デザインコンペ一般が、デザインに関する文化的な勘違いに基づいている。1972年のオリンピックのアイデンティティーはすごい。なぜなら、土台から最上部に至るまでデザインされたからだ。2020年のオリンピックアイデンティティーは、文化的な「かつら」の切れっ端にしかならないだろう。設定された取引関係がプロ意識を欠いているだけでなく、賞金の金額も基準をかなり下回るものだ。

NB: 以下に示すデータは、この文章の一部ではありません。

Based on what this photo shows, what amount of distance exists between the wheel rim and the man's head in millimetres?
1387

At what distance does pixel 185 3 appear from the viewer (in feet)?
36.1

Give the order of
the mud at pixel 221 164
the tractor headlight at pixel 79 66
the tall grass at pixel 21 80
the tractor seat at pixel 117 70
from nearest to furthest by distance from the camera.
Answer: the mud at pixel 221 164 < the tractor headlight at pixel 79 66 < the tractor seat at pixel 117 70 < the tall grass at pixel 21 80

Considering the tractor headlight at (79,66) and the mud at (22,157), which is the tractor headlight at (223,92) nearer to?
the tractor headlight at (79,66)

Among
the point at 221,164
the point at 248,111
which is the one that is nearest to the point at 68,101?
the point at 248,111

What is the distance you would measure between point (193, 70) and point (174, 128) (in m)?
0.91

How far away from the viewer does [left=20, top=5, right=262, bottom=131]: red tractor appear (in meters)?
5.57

投機的労働としての東京オリンピックのロゴデザインコンペは、新リベラル時代における、これからの労働悪化を予期している。このコンペはソーシャルメディアにおいては、単なるエンタメとして受け止められているかもしれないが、実はもっと大きな問題を表面化している。「グラフィックデザイン」という言葉は1938年に作られ、比較的新しい文化産業だ。「クリエイティブ」なソフトの普及に伴い、「誰でもデザイナーになれる」という世論の見解の元に、グラフィックデザインは危機に瀕している。オリンピックのようなグローバルなイベントによって、もっと深まってしまっている。

オリンピックはもともと戦争の一部だった。平和な時に、何もすることがない兵士が筋トレしているのがオリンピックである。論理と実践の融合という立ち位置で活動しているグラフィックデザイナーの私にとって、今回のオリンピックロゴコンペは、反知性主義と労働者軽視の風潮を体現する最悪な例である。

このコンペは、輝かしい過去から退くことであり、ディストピアな未来に突進していくことである。デザインやデザイナーにとってだけではない、すべての人にとっても。最悪なことに、東京住民はこのロゴとこれからの5年間を過ごさなければならない。クラウドソーシングの象徴と共に。